▸ DESCRIPTION OF THE TASK: Retype the records below, starting at the line that contains "Canon EOS Camera Bag" and ending at the line that contains "Profile Picture of", including both of those lines.

▸ EXERCISE INPUT:
*** Begin section ***
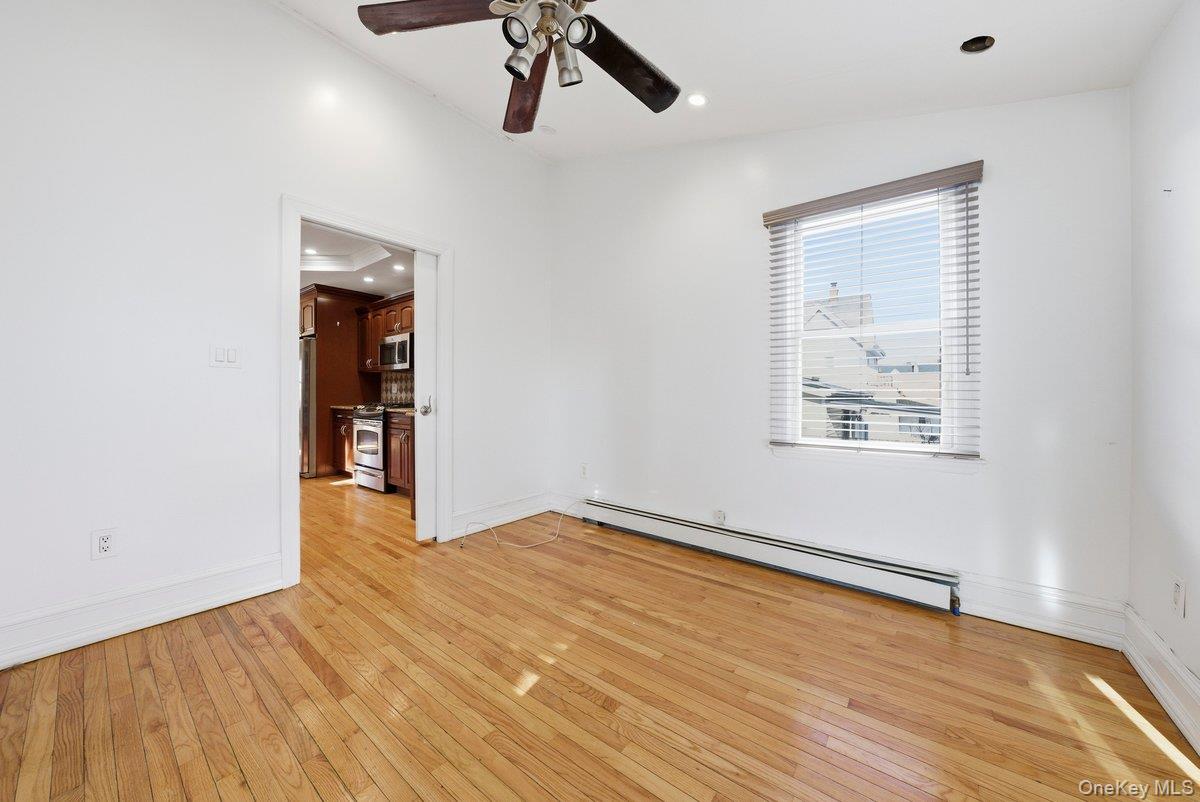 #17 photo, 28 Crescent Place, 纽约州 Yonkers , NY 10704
*** End section ***
*** Begin section ***
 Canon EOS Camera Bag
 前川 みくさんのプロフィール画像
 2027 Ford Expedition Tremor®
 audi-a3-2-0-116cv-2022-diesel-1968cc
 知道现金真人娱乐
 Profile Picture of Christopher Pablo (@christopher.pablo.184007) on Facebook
*** End section ***
▸ ANSWER AREA:
 Canon EOS Camera Bag
 前川 みくさんのプロフィール画像
 2027 Ford Expedition Tremor®
 audi-a3-2-0-116cv-2022-diesel-1968cc
 知道现金真人娱乐
 Profile Picture of Christopher Pablo (@christopher.pablo.184007) on Facebook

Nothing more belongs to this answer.